MATERIAL EXTRAÍDO ▸
────────────────────────────────────────

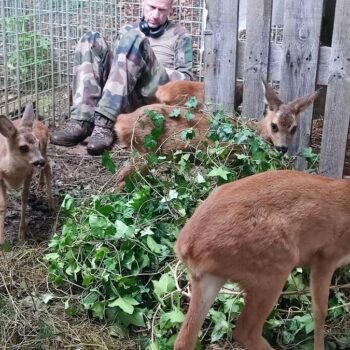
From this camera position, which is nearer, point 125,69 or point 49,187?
point 49,187

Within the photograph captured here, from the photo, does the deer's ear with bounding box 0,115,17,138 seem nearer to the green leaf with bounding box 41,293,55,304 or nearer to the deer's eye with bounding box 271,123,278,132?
the green leaf with bounding box 41,293,55,304

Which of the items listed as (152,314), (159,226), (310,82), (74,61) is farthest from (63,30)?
(152,314)

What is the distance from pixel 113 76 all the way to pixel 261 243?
4.44 m

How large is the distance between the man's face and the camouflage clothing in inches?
6.8

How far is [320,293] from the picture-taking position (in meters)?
4.26

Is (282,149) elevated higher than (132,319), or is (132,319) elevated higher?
(282,149)

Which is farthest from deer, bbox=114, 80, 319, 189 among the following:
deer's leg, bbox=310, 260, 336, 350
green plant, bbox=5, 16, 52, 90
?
green plant, bbox=5, 16, 52, 90

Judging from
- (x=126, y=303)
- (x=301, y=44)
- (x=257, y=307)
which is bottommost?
(x=126, y=303)

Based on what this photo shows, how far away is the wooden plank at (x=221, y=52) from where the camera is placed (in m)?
6.16

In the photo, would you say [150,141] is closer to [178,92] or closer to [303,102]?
[303,102]

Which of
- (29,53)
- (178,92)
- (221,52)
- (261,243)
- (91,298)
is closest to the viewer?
(261,243)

────────────────────────────────────────

ENUNCIADO DEL EJERCICIO ▸
Copia de nuevo las líneas del listado desde la que contiene "In the photo, would" hasta el final del listado, ambas incluidas, y sustituye "viewer" por "observer" sin alterar nada más.

EJERCICIO RESUELTO ▸
In the photo, would you say [150,141] is closer to [178,92] or closer to [303,102]?
[303,102]

Which of
- (29,53)
- (178,92)
- (221,52)
- (261,243)
- (91,298)
is closest to the observer?
(261,243)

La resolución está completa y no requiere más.